Par exemple, il n’existe pas d’exemple parfait d’un cerveau schizophrène. Chaque patient est unique et la santé cérébrale actuelle de chaque schizophrène doit être évaluée en conjonction avec d’autres facteurs. Le plan doit commencer par une visite chez le médecin et des tests approfondis, comprenant entre autres les antécédents familiaux/de santé, des examens sanguins, des tests cognitifs et une IRM. Les cartes cérébrales faisant autorité peuvent servir à détourner cette approche plus personnalisée.

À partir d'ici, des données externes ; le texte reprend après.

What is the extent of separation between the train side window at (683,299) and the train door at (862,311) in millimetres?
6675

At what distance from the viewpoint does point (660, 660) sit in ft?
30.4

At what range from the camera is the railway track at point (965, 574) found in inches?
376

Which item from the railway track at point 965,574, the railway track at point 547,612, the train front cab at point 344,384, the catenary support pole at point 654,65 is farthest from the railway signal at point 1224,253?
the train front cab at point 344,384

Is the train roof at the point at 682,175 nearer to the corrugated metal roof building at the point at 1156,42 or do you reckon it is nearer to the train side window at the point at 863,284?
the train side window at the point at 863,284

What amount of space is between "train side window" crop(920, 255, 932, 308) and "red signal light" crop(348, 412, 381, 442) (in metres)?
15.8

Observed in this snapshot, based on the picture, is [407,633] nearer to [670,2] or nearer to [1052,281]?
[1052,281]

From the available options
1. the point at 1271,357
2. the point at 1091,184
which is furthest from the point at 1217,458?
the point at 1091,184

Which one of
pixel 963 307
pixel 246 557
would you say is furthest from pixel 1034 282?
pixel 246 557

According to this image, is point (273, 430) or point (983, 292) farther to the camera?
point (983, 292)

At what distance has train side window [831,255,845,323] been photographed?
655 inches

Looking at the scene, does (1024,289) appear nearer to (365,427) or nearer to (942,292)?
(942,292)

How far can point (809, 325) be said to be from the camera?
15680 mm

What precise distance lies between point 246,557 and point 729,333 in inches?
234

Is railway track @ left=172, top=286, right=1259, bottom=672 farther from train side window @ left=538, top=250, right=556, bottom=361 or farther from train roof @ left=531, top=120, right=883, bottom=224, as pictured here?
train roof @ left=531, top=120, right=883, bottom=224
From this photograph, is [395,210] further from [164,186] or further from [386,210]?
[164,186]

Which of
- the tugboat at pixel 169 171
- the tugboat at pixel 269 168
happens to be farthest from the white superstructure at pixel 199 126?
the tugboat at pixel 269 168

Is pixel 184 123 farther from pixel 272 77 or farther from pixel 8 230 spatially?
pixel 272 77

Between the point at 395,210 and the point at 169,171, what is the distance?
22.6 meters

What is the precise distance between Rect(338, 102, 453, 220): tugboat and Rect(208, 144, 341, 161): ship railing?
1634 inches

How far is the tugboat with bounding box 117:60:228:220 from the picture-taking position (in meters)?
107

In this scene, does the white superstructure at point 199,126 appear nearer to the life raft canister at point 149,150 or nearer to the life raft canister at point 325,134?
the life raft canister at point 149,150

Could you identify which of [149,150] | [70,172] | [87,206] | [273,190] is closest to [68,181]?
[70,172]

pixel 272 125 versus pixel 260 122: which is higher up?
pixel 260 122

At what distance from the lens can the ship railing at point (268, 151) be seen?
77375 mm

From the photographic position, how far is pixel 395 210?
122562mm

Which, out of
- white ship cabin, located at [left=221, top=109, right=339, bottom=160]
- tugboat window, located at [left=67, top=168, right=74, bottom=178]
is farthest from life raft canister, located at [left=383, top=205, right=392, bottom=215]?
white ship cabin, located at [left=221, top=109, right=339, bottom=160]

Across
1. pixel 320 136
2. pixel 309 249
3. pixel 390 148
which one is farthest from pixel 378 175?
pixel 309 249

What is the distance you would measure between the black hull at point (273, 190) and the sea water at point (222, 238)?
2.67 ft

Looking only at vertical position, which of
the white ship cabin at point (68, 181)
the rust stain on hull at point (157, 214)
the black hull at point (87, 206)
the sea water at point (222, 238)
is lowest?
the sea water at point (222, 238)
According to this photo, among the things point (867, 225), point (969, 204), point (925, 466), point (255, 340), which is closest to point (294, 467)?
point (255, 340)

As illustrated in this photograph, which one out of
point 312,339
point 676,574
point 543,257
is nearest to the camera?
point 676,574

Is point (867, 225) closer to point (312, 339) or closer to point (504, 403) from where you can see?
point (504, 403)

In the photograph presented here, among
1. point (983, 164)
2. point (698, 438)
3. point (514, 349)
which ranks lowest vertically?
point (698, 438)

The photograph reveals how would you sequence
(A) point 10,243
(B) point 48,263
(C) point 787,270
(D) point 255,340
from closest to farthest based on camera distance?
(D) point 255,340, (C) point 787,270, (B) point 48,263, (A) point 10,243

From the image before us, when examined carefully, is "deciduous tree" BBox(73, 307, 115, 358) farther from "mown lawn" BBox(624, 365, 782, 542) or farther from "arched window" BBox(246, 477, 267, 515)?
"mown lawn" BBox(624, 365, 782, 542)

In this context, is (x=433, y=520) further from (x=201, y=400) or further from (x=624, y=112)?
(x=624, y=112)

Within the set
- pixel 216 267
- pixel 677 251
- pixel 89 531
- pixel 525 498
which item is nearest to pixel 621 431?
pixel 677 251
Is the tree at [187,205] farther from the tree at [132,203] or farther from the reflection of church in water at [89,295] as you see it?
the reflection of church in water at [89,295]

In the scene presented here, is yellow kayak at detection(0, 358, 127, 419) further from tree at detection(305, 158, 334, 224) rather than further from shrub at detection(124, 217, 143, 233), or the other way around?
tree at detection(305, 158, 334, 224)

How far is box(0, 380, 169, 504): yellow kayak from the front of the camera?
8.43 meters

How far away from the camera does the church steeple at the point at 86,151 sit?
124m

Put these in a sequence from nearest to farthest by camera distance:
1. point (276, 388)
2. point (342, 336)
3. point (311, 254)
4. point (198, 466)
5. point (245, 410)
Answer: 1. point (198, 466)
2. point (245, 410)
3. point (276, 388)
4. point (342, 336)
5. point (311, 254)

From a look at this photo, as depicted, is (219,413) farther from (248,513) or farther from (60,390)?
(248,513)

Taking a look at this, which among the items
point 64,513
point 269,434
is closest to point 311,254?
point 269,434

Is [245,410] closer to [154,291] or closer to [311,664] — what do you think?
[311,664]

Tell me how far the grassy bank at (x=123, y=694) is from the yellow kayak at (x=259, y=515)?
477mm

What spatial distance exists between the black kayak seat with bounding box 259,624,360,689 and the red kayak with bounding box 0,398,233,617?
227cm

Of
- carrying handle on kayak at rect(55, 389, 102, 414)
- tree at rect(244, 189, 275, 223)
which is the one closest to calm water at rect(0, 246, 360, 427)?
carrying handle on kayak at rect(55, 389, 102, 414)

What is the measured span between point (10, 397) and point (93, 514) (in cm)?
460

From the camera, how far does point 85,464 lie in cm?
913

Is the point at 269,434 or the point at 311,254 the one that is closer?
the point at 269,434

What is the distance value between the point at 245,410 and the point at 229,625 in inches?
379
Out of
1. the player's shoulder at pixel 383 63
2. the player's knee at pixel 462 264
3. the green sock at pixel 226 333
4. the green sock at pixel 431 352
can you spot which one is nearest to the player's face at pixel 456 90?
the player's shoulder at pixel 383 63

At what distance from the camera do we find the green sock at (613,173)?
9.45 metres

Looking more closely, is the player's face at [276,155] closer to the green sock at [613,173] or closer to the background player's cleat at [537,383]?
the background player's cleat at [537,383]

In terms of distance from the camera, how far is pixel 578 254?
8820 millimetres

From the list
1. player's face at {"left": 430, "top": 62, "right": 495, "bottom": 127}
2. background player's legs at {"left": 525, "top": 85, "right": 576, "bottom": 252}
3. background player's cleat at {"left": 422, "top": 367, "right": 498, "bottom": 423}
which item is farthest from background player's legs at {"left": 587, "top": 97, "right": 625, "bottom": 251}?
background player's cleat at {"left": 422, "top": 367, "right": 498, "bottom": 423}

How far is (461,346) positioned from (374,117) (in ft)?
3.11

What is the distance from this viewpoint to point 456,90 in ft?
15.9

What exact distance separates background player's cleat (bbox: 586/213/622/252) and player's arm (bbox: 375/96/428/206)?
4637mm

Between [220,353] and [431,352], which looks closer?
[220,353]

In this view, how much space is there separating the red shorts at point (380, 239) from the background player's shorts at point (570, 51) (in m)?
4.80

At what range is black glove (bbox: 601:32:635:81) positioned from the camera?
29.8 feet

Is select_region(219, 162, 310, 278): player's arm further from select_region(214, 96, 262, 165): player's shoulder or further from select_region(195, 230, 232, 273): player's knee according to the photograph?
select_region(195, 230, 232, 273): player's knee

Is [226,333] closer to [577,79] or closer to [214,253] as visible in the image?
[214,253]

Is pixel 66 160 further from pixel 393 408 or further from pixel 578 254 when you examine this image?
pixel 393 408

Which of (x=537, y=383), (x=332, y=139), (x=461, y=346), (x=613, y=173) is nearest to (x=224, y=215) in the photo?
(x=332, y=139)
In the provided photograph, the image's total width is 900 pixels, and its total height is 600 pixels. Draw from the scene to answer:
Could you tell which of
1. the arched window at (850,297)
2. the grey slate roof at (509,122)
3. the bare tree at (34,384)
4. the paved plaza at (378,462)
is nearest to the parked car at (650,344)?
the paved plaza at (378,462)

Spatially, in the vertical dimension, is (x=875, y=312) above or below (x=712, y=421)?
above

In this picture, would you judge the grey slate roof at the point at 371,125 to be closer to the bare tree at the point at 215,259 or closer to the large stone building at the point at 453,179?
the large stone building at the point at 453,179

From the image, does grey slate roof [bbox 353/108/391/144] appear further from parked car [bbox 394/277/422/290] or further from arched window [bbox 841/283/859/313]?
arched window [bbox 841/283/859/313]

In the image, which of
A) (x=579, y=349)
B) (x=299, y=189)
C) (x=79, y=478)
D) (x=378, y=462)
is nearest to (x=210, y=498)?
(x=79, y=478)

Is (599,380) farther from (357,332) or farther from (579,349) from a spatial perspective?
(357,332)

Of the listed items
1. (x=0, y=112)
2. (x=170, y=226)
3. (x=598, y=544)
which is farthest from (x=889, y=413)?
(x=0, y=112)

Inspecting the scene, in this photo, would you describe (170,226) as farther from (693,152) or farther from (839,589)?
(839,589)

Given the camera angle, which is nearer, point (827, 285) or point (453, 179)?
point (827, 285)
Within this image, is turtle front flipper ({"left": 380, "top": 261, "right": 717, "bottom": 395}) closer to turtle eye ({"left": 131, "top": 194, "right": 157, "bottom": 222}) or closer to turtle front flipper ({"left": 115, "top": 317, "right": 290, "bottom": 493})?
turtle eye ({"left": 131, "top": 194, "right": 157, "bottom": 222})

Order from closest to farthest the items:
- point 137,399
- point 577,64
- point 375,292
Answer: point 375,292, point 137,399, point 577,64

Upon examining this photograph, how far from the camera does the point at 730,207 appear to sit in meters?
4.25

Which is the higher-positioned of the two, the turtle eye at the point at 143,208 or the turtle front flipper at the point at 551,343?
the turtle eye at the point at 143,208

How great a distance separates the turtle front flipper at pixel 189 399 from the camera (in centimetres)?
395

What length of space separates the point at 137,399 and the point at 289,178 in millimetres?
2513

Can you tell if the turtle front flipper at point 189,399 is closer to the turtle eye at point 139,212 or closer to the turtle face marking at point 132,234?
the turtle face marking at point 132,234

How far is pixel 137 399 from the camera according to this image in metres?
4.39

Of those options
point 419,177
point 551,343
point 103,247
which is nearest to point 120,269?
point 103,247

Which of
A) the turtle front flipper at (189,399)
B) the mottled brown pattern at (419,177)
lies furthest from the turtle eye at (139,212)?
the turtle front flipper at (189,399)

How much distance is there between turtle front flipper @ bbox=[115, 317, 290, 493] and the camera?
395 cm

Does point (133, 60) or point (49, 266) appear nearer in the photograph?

La propriété a changé à l’ère numérique
L’examen des progrès de la technologie numérique est également central pour comprendre les façons dont le cerveau est cartographié. La cartographie du cerveau a été révolutionnée par les avancées technologiques de ces 30 dernières années grâce à des technologies telles que les scanners d’imagerie par résonance magnétique (IRM). Il est également possible aujourd’hui de distribuer et de publier le contenu des cartes du cerveau beaucoup plus librement, ce qui permet une interactivité positive entre les chercheurs et un public plus large. Des projets tels que ENIGMA, le Human Brain Project et l’initiative BRAIN offrent déjà une plateforme de contribution et de collaboration plus large en matière de cartographie cérébrale.
Comme la carte elle-même, une telle technologie comporte des biais sociaux et culturels implicites qu’il faut décortiquer pour bien comprendre comment, pourquoi et où les cartes du cerveau sont produites et utilisées.
La communauté scientifique est aussi rigoureuse que jamais, mais la cartographie du cerveau n’a pas encore changé la vie quotidienne. Google Earth et Google Maps ont changé la façon dont nous interagissons avec nos environnements quotidiens d’une manière qui ne semblait pas probable lorsque la technologie a été introduite. Spéculons un peu – et si vous pouviez naviguer dans votre propre cerveau de la même manière que vous naviguez dans la ville où vous vivez ou que vous visitez en vacances ?
Ou, pour aller encore plus loin, quels sont les avantages et les pièges potentiels des technologies de RV pour la cartographie cérébrale ; comment pourrions-nous visualiser et expérimenter les cartes cérébrales à l’avenir ? Et pourrions-nous avoir plus de propriété et de paternité sur le processus de cartographie du cerveau en tant que non-professionnels ?
Ces questions et d’autres doivent être interrogées. La cartographie du cerveau évolue, rapidement, et il est crucial que nous intégrions une approche plus critique pour comprendre ses processus.